At Corner Drugstore, We're not the ones stocking the shelves. But the average consumer links everything even vaguely medicinal in a drugstore with the pharmacy. It's this tacit endorsement of altmed--cough, "health freedom"--that drives me into a vial-throwing frenzy. Those 40-dram vials are pretty big. If I fill them with expired ibuprofen they make decent projectiles. Duck and cover!
My store's manager asked me once what I liked and didn't like about my work environment. "If you could change one thing about the store, what would it be?" Most of the responses from coworkers were things like "please turn down the awful Muzak." I told my boss that nothing would make me happier than to see our store stop stocking unproven medical or drug products of all varieties, including untested herbals and homeopathic remedies. I don't think I've ever gotten such a strange look in response to something I've said.
The thing is that the pharmacists I work with agree with me. They complain all the time about the "junk" on our pharmacy shelves and get tired of trying to explain to people why we stock "fake medicine." Here's why we stock fake medicine: Because people keep buying it, and Corner Drugstore doesn't care how that reflects on pharmacist ethics.
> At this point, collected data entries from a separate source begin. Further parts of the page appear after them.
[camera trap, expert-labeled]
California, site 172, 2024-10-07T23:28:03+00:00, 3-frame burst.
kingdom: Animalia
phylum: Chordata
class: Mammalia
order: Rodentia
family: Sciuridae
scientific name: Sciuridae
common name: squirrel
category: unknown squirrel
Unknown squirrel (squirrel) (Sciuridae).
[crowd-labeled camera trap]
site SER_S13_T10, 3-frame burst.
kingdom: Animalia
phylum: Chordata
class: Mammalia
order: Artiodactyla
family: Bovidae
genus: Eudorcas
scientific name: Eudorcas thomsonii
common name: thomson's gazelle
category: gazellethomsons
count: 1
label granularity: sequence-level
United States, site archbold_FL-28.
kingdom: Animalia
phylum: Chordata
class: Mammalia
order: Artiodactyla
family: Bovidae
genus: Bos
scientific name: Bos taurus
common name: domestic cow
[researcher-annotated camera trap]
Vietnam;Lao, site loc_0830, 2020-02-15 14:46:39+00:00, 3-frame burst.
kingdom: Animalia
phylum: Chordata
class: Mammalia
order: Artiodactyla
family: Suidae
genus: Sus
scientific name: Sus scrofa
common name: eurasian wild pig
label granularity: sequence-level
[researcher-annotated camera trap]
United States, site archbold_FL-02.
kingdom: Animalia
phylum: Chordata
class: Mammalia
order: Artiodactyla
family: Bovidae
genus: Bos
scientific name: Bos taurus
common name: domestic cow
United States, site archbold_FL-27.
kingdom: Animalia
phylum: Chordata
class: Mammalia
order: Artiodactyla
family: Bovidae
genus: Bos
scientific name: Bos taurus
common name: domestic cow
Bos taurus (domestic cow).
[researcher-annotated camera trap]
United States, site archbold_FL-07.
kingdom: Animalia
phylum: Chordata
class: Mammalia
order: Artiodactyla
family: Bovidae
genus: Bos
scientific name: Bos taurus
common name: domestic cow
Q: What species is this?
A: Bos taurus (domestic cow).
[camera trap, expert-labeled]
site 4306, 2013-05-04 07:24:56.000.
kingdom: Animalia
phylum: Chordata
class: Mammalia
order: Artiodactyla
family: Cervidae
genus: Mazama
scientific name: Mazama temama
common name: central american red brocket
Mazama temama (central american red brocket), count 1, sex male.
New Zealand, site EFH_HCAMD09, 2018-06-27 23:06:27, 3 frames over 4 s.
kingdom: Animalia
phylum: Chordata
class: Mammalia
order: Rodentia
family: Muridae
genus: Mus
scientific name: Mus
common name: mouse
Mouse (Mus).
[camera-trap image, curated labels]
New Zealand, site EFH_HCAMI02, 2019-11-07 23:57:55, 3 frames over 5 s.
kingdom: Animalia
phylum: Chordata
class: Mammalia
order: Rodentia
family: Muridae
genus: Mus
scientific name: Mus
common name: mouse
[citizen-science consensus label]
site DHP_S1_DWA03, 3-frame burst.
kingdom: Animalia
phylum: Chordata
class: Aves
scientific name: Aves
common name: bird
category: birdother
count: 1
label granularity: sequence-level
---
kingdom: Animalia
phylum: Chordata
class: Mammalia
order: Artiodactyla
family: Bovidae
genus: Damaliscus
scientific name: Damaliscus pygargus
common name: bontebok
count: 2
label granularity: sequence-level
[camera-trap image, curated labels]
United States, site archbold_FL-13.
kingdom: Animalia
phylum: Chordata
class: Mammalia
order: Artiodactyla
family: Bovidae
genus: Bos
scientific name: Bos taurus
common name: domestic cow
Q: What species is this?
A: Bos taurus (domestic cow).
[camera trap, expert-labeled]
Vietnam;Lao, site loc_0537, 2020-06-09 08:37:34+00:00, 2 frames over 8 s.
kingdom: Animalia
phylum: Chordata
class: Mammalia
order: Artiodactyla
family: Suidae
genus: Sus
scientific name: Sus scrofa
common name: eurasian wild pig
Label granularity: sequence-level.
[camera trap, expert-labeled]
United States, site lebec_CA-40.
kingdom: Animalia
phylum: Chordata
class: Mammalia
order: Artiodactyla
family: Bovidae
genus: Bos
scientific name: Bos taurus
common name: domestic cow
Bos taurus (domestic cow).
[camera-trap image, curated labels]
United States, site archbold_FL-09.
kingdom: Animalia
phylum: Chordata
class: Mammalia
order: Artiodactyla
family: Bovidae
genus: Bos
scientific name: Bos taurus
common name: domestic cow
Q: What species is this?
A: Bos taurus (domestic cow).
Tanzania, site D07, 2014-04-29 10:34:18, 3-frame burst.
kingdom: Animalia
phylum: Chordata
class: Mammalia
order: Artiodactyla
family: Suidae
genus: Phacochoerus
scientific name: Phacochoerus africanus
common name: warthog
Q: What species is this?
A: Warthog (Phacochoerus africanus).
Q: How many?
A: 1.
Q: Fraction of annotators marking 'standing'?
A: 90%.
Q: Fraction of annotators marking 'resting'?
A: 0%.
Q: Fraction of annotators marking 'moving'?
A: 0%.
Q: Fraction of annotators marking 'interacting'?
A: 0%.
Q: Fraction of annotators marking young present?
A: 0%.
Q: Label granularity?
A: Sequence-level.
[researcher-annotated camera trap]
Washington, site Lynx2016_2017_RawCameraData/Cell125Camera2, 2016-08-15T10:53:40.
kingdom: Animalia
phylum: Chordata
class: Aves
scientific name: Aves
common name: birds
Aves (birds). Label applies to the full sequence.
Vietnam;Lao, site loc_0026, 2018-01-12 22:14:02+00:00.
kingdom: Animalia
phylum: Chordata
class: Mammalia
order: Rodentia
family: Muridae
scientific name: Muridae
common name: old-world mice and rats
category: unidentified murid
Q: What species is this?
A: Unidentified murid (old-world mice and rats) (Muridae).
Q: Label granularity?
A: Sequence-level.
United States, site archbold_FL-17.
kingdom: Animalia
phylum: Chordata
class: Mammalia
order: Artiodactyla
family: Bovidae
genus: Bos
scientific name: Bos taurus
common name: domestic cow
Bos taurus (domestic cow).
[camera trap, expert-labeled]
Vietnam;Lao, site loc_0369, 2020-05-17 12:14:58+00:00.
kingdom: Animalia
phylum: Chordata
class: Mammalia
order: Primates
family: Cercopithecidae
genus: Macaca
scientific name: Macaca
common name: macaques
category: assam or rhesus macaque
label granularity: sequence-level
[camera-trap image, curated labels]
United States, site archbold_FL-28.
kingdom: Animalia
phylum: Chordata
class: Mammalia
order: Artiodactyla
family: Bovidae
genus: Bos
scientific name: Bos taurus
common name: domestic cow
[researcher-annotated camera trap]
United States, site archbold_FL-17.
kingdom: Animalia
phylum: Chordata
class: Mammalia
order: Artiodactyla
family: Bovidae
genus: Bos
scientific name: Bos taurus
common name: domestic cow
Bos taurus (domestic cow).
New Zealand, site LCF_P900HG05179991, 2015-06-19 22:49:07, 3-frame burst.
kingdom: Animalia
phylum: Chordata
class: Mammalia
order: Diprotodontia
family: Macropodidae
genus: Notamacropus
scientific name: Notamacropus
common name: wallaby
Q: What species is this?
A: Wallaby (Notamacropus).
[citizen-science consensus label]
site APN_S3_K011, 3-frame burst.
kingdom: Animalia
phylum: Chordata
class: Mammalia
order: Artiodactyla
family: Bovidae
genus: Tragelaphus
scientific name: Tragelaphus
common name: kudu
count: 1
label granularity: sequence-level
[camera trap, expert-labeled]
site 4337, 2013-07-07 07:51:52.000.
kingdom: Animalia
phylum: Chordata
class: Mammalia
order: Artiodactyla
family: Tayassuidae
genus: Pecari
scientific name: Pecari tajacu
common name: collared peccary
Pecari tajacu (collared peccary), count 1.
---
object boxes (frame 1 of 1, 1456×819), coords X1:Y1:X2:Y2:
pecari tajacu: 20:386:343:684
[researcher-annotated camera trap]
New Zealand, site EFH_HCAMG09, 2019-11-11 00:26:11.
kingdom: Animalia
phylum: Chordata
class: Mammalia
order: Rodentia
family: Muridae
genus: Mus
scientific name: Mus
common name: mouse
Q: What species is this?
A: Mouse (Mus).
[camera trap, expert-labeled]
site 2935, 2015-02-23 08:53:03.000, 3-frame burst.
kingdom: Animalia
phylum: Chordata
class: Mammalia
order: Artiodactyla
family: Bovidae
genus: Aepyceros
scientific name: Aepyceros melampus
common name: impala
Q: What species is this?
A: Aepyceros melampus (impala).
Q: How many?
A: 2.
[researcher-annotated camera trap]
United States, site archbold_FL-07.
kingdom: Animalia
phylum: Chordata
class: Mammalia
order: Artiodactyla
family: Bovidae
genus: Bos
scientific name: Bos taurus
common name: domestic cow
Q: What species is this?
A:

And Corner Drugstore's biggest committment is ultimately to making mone--er, I mean, upholding health freedom and patient choice.
Pharmacists are supposed to be scientists. And most of the pharmacists I've known have been very good when it comes to their ethical and scientific integrity. I think it might be worse when pharmacists turn to woo than when physicians do it, somehow, especially things like homeopathy and herbal products; they're supposed to be drug experts! How could anyone with four to six years of chemistry, biology, biochemistry, pharmacology, and physiology be sucked into promoting quackery? The answer, of course, is that most of them aren't. But I have worked with pharmacists who felt it was easier to say "well, go ahead and try it" than try to educate patients about altmed. Part of this is because Corner Drugstore pharmacists, no matter what anyone tells you (or what you're told in pharmacy school) do not generally have time to do serious patient education. When a store is busy, your pharmacist barely has time to go to the bathroom, much less explain the fact that dietary supplements are on the shelves because of legal-political lobbying and not stellar drug design and research. Patient education is a service that gets thrown by the wayside in busy stores where all that matters is prescription volume, sales statistics, and the results of customer surveys. Is this really an environment conducive to education or science?
Pharmacists have the opportunity to be the cornerstone of anti-woo among outpatients. We have to convince Corner Drugstore to let them.